§ **Activity**:
Write the data below out again, unchanged.

§ **Data provided**:
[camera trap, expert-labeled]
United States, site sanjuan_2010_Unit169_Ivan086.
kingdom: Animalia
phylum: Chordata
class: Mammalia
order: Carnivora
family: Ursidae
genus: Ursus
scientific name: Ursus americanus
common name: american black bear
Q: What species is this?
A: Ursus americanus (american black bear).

§ **Your solution**:
[camera trap, expert-labeled]
United States, site sanjuan_2010_Unit169_Ivan086.
kingdom: Animalia
phylum: Chordata
class: Mammalia
order: Carnivora
family: Ursidae
genus: Ursus
scientific name: Ursus americanus
common name: american black bear
Q: What species is this?
A: Ursus americanus (american black bear).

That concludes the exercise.